WHAT THE EXERCISE ASKS:
Everything in the entries below must be reproduced exactly, except the images.

EXERCISE DATA:

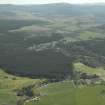 General oblique aerial view looking over Nethy Bridge towards the Grampian Highlands, taken from the NW.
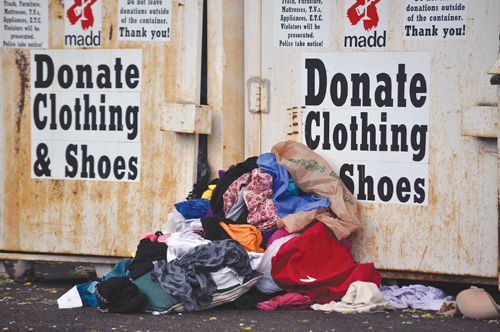 A clothing bin in the TJ Maxx shopping center was overfilled with clothes this week. (Credit: Grant Parpan)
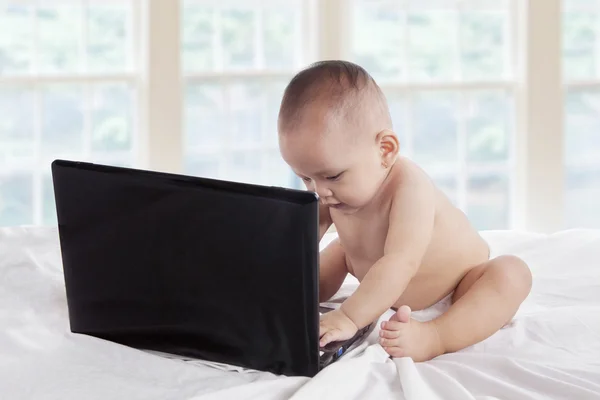 Baby with laptop on bedroom — Stock Photo, Image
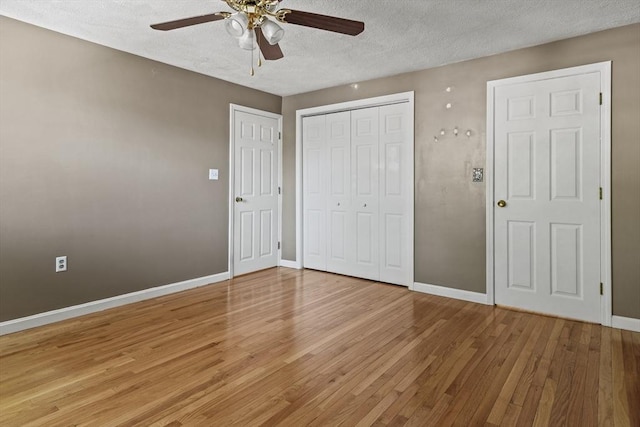 unfurnished bedroom with baseboards, a textured ceiling, light wood-style flooring, and a closet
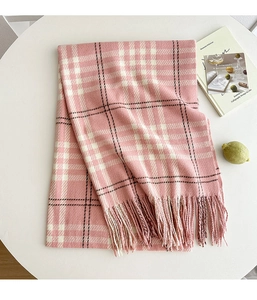 Detail of pink and white plaid scarf featuring soft cashmere texture and fringe tassel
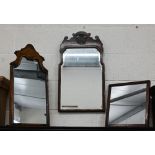 A Georgian style bevelled wall mirror in fret cut burr walnut frame surrounded by foliate roundel,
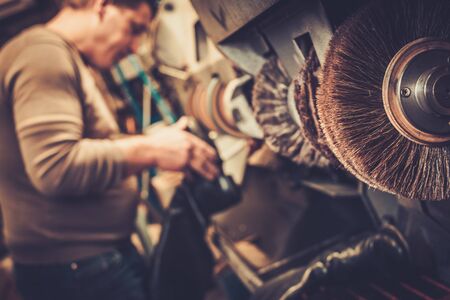 Shoemaker repairs shoes in the studio craft grinder machine.の写真素材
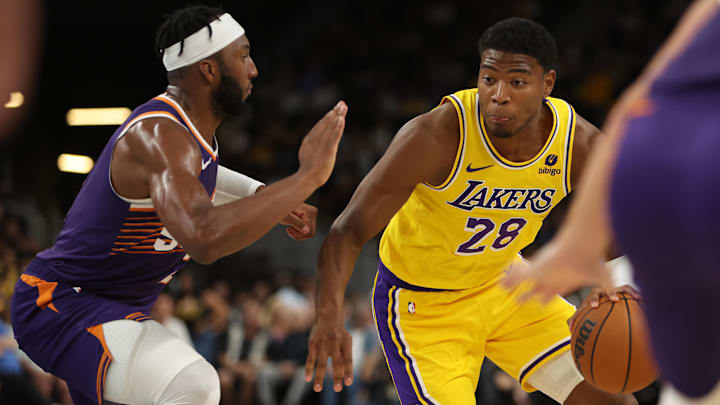 Los Angeles Lakers forward Rui Hachimura (28) dribbles the ball against Phoenix Suns forward Josh Okogie (2) during the third quarter at Acrisure Arena.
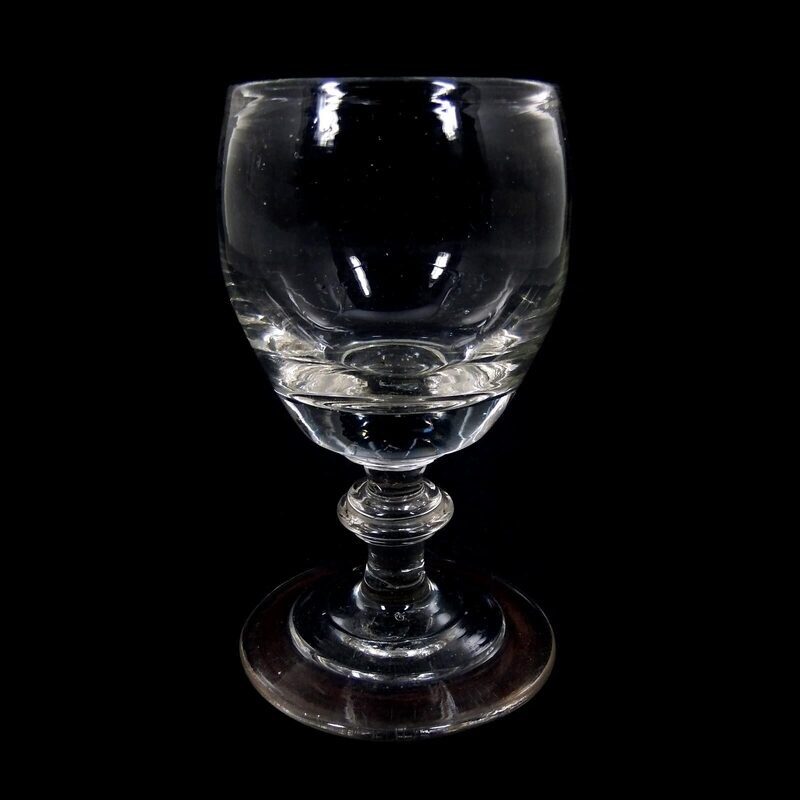 Goblet glass made of colorless glass with triple disc mode, North German 1st edition. 19th century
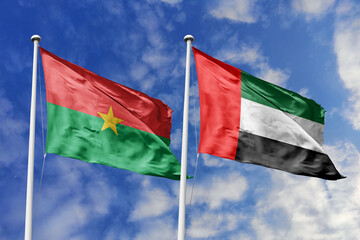 A Burkina Faso and UAE flag, a metaphor for global trade ties, wave together against a blue sky,...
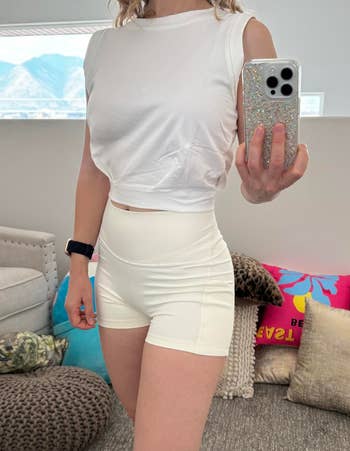 Person taking a reflector selfie wearing a achromatic sleeveless apical and shorts, showcasing a casual, sporty outfit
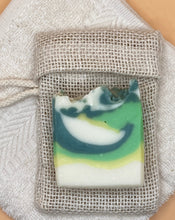 Lade das Bild in den Galerie-Viewer, Ginkgo-Limette Soap laying on a soap saver bag.
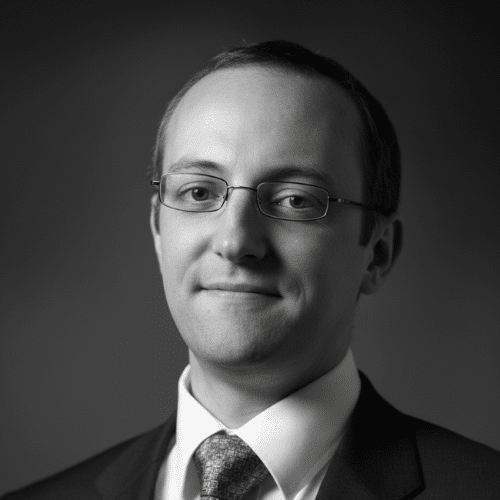 Professional man in glasses and suit, monochrome portrait.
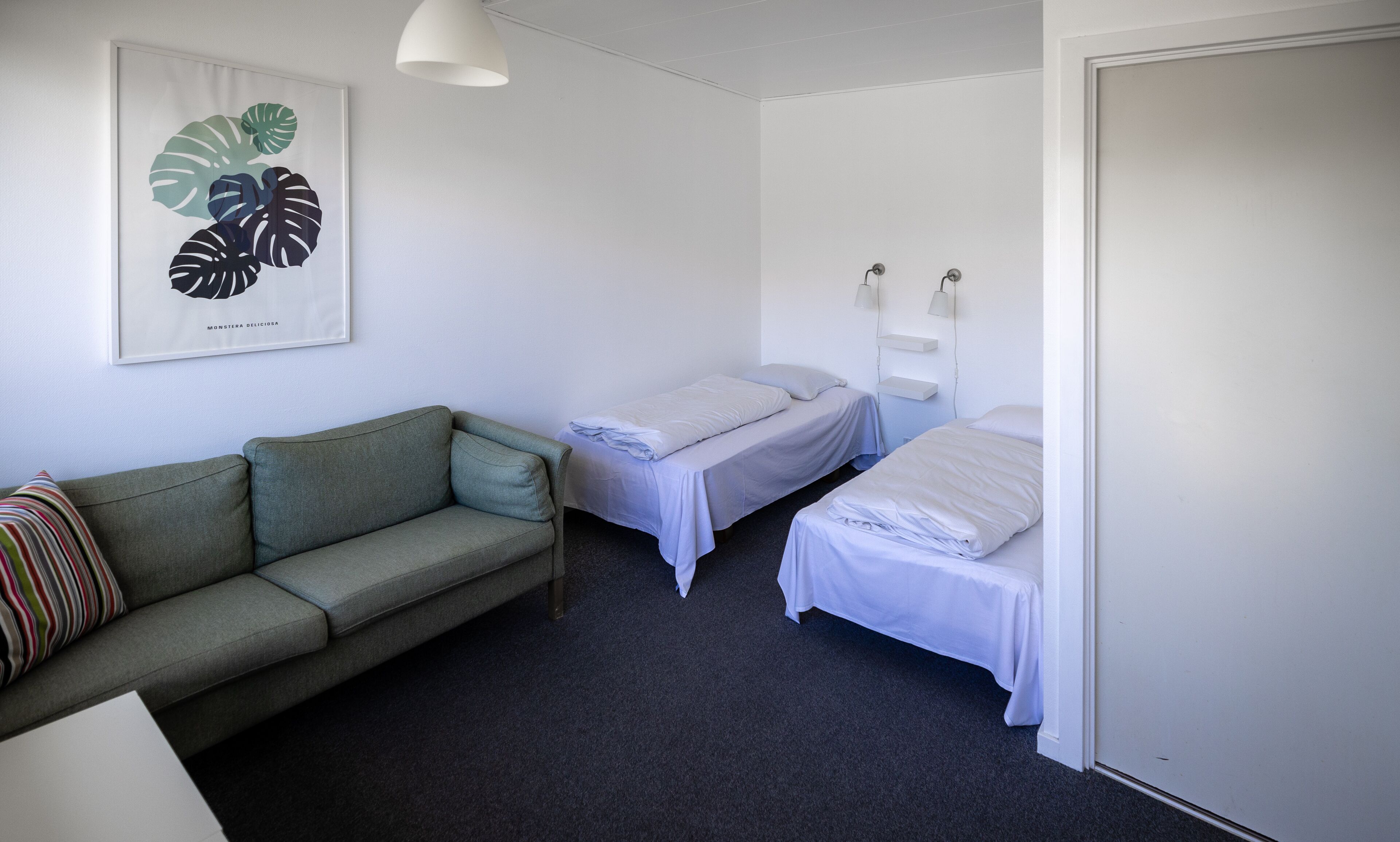 Una habitación pequeña y limpia con un sofá verde, dos camas individuales, una obra de arte enmarcada y una puerta blanca.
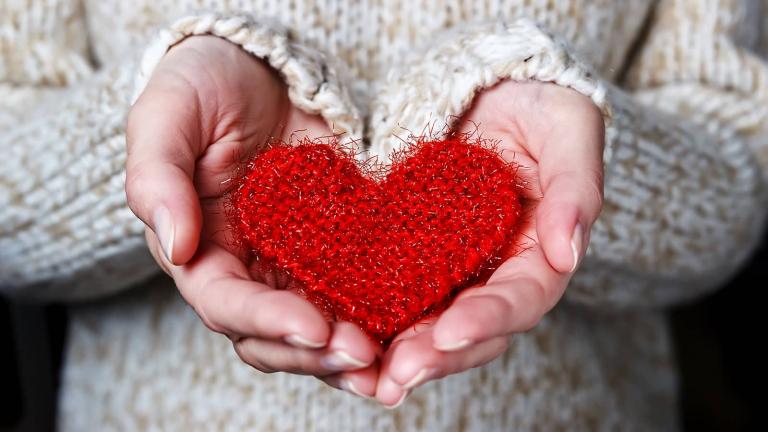person in a sweater holding a knitted heart in hands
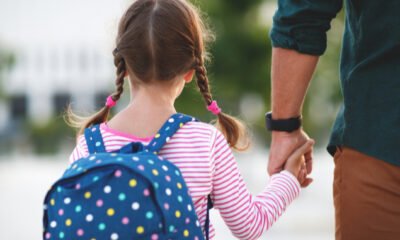 parent and child with backpack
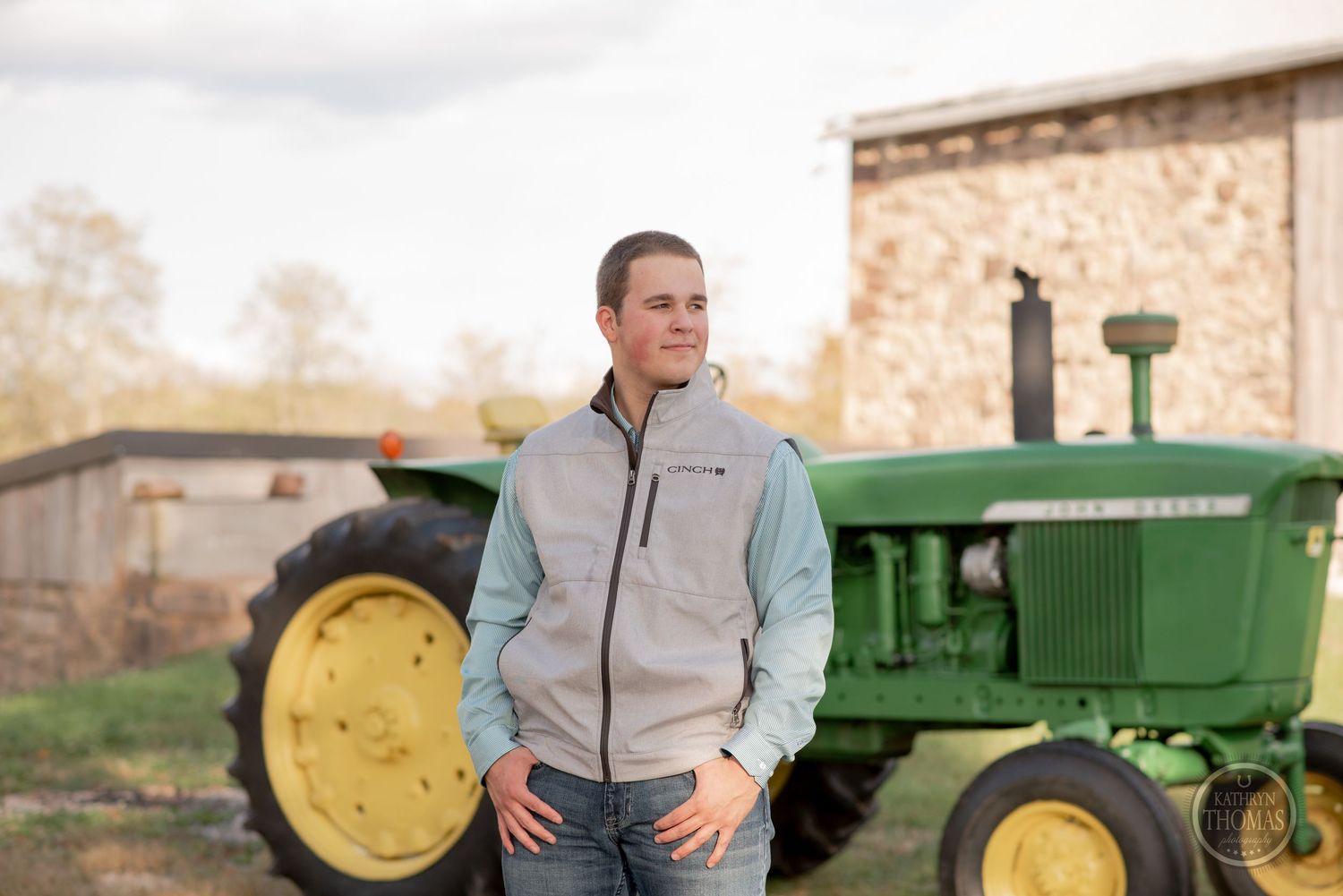 Person in casual wear stands confidently next to vintage green John Deere tractor by stone barn.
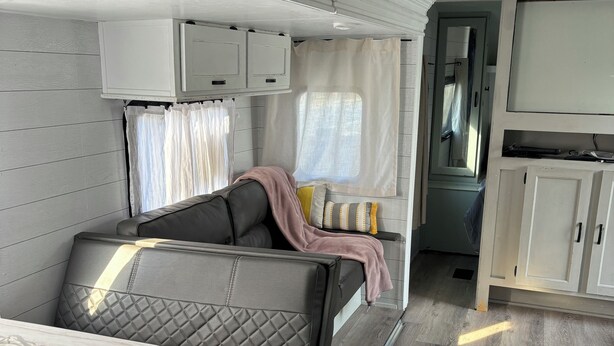 Un intérieur de camping-car compact comprenant un canapé, une petite table et un coin cuisine.
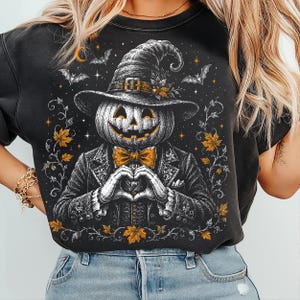 May include: A black t-shirt featuring a graphic illustration of a pumpkin-headed figure wearing a witch hat and a suit with a bow tie. The figure is making a heart shape with its hands, surrounded by orange maple leaves, bats, and stars.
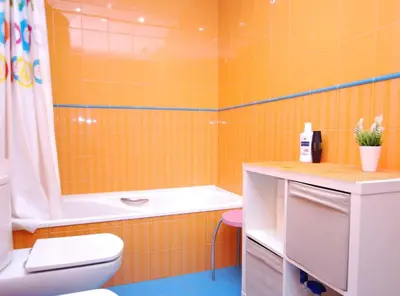 an orange bathroom with a tub and a toilet and a sink at Home Pool and Beach in Cabrera de Mar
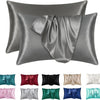 A set of satin pillowcases in various shades including gray, green, purple, and white.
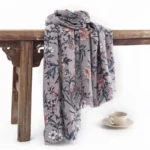 Tibetan camellia floral scarf with vintage blooming flower print, dusk grey retro wrap draped over vintage wooden table with coffee set styling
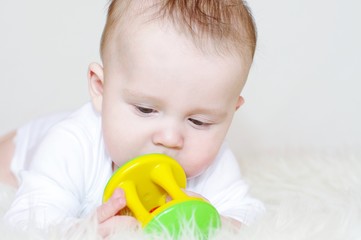 The baby with a rattle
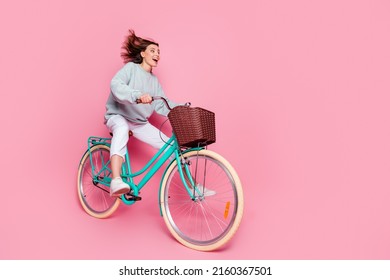 Full length profile side photo of young pretty woman good mood look empty space isolated over pink color background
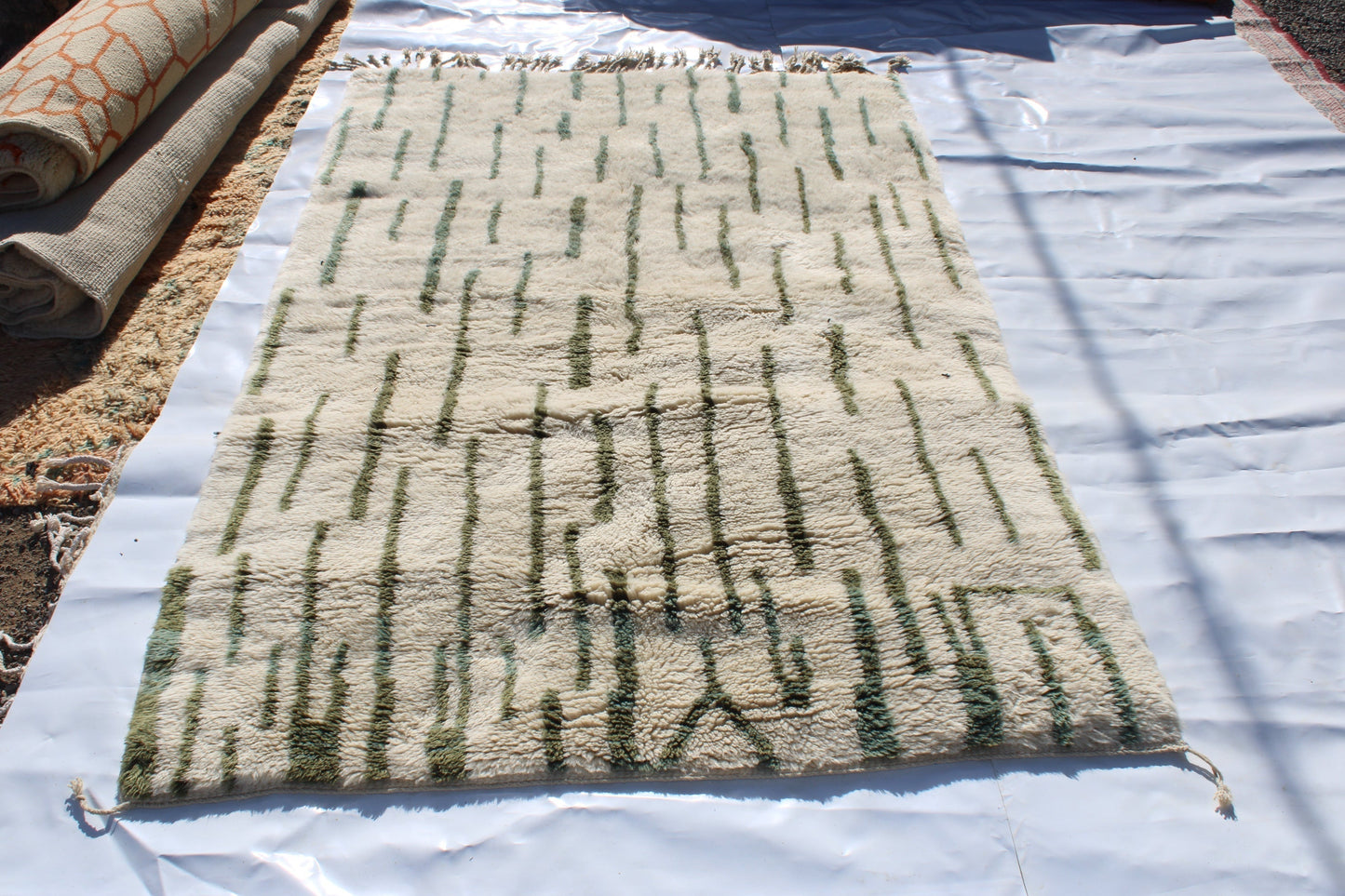 Beni Ourain rugs originate from the Atlas Mountains of Morocco and are characterized by their distinctive, neutral-toned, and geometric designs. These handwoven rugs often feature a plush pile and are made by the Berber tribes, size is 255x155 cm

COMPLETED TASK:
 General oblique aerial view looking over Nethy Bridge towards the Grampian Highlands, taken from the NW.
 A clothing bin in the TJ Maxx shopping center was overfilled with clothes this week. (Credit: Grant Parpan)
 Baby with laptop on bedroom — Stock Photo, Image
 unfurnished bedroom with baseboards, a textured ceiling, light wood-style flooring, and a closet
 Detail of pink and white plaid scarf featuring soft cashmere texture and fringe tassel
 A Georgian style bevelled wall mirror in fret cut burr walnut frame surrounded by foliate roundel,
 Shoemaker repairs shoes in the studio craft grinder machine.の写真素材
 Los Angeles Lakers forward Rui Hachimura (28) dribbles the ball against Phoenix Suns forward Josh Okogie (2) during the third quarter at Acrisure Arena.
 Goblet glass made of colorless glass with triple disc mode, North German 1st edition. 19th century
 A Burkina Faso and UAE flag, a metaphor for global trade ties, wave together against a blue sky,...
 Person taking a reflector selfie wearing a achromatic sleeveless apical and shorts, showcasing a casual, sporty outfit
 Lade das Bild in den Galerie-Viewer, Ginkgo-Limette Soap laying on a soap saver bag.
 Professional man in glasses and suit, monochrome portrait.
 Una habitación pequeña y limpia con un sofá verde, dos camas individuales, una obra de arte enmarcada y una puerta blanca.
person in a sweater holding a knitted heart in hands
 parent and child with backpack
 Person in casual wear stands confidently next to vintage green John Deere tractor by stone barn.
 Un intérieur de camping-car compact comprenant un canapé, une petite table et un coin cuisine.
 May include: A black t-shirt featuring a graphic illustration of a pumpkin-headed figure wearing a witch hat and a suit with a bow tie. The figure is making a heart shape with its hands, surrounded by orange maple leaves, bats, and stars.
 an orange bathroom with a tub and a toilet and a sink at Home Pool and Beach in Cabrera de Mar
 A set of satin pillowcases in various shades including gray, green, purple, and white.
 Tibetan camellia floral scarf with vintage blooming flower print, dusk grey retro wrap draped over vintage wooden table with coffee set styling
 The baby with a rattle
 Full length profile side photo of young pretty woman good mood look empty space isolated over pink color background
 Beni Ourain rugs originate from the Atlas Mountains of Morocco and are characterized by their distinctive, neutral-toned, and geometric designs. These handwoven rugs often feature a plush pile and are made by the Berber tribes, size is 255x155 cm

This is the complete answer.